Their progress is mapped a touch skittishly, in part because director Santiago Caicedo sets about his source material with the restlessness of the reader who simply cannot wait to get onto the next panel, the next anecdote, the next volume. The downside is that we don't quite get a feel for Quito (or Paola's eventual destination Cali) as a place, and only a fleeting sense of the houses our heroine passed through as homes. (In this respect, Persepolis holds the advantage: I wondered whether Caicedo might have been better off devoting these 97 minutes to one specific time period, and leaving the door open for sequels the audience would almost certainly want.) The not inconsiderable consolation is some exceptionally strong characterisation, linked inexorably to Powerpaola's original design.

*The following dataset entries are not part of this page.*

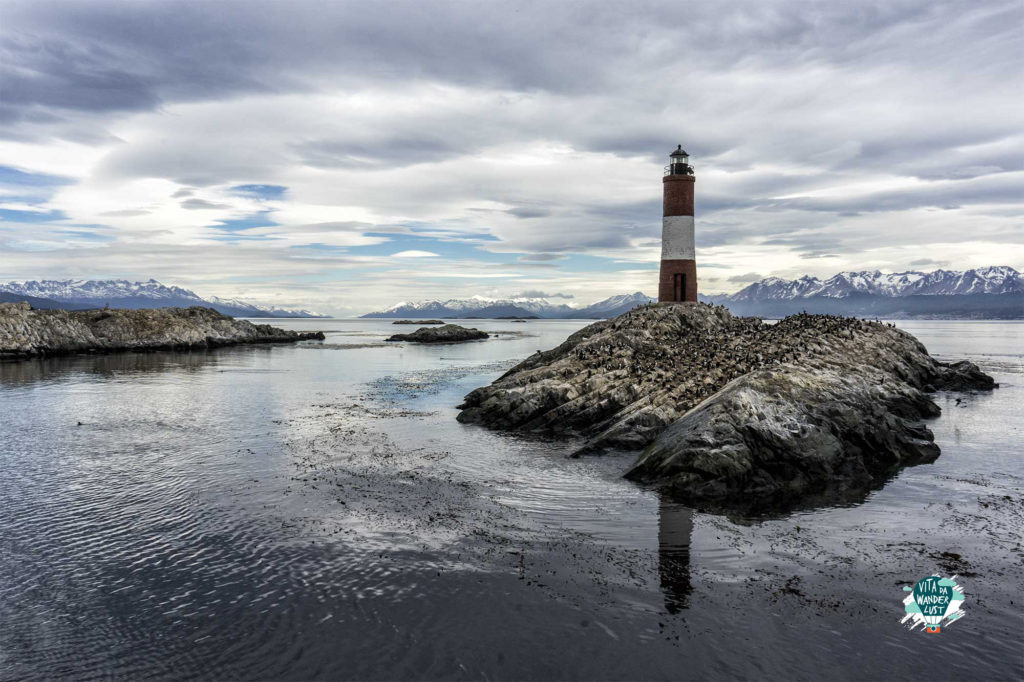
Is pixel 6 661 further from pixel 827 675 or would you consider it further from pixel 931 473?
pixel 931 473

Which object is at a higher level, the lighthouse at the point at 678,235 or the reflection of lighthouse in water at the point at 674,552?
the lighthouse at the point at 678,235

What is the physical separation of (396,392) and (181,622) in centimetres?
3558

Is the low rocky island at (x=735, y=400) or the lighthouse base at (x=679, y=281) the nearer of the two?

These women have the most expressive eyes seen in any animation for some while, and time has equally been taken on the film's walk-on players and background figures; every character seems to have a story to tell, which may explain why Caicedo is often caught rushing to get to and past them. Occasionally, the camera slows long enough to capture an exquisite touch: a squiggle passing for a cassette tape, a telenovela sketched in the pencil lines of A-Ha's "Take on Me" video, Barbie and Ken dolls getting up to progressively more adult activity in parallel with Paola's development. (Viewers who've spent weeks looking over the shoulders of correspondents on televised Zoom calls will also find much to pore over on the family's bookshelves.) You might miss the political context of Persepolis, which unfolded about the same time on a very different spot on this planet; Powerpaola is engaged with the comparatively commonplace crises of youth, a moment when, for her, spilling ink on her new trainers was as bad as things got. Nevertheless, this is a lovely, detailed, supportive world to escape into for a while. If you needed a film to give you a hug at the end of a tough week, Virus Tropical - despite its title - would be where to turn.

Virus Tropical is now streaming on MUBI UK.